__Problem description__
When you reach the line containing "Cemetery Toongabbie Victoria", begin reproducing the lines exactly and continue through the end of the listing, leaving out the pictures.

__Study material__
[Start of Attachment]
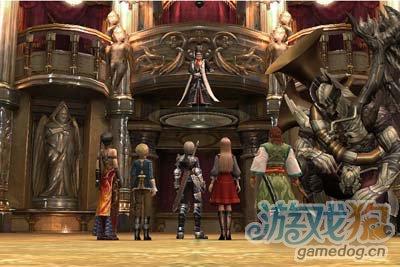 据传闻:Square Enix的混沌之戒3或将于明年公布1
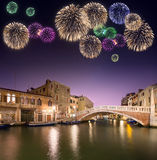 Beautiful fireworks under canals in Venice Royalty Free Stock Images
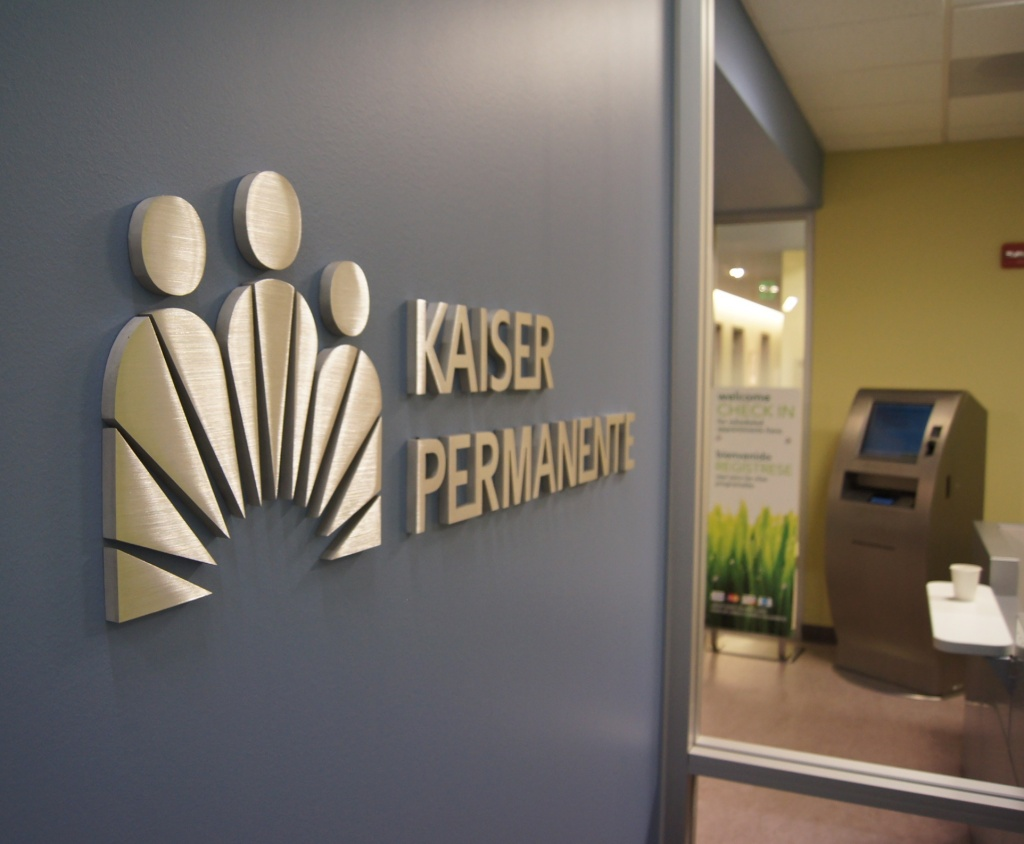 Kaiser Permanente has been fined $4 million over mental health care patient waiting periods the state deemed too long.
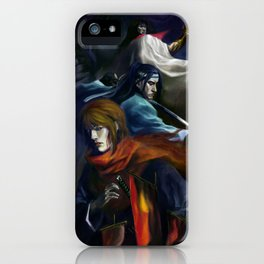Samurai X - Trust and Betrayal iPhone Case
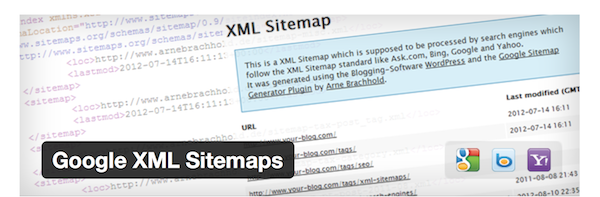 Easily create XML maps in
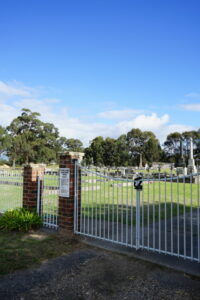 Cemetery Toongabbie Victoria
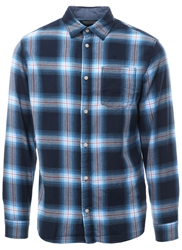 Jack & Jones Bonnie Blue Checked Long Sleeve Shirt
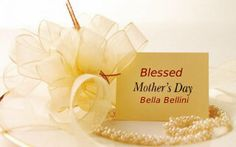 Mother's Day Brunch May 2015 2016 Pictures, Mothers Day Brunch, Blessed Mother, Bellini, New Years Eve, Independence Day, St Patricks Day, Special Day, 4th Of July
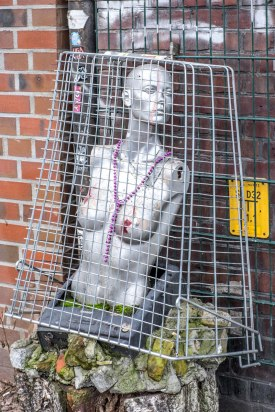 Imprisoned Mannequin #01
[End of Attachment]
__Answer to the problem__
 Cemetery Toongabbie Victoria
 Jack & Jones Bonnie Blue Checked Long Sleeve Shirt
 Mother's Day Brunch May 2015 2016 Pictures, Mothers Day Brunch, Blessed Mother, Bellini, New Years Eve, Independence Day, St Patricks Day, Special Day, 4th Of July
 Imprisoned Mannequin #01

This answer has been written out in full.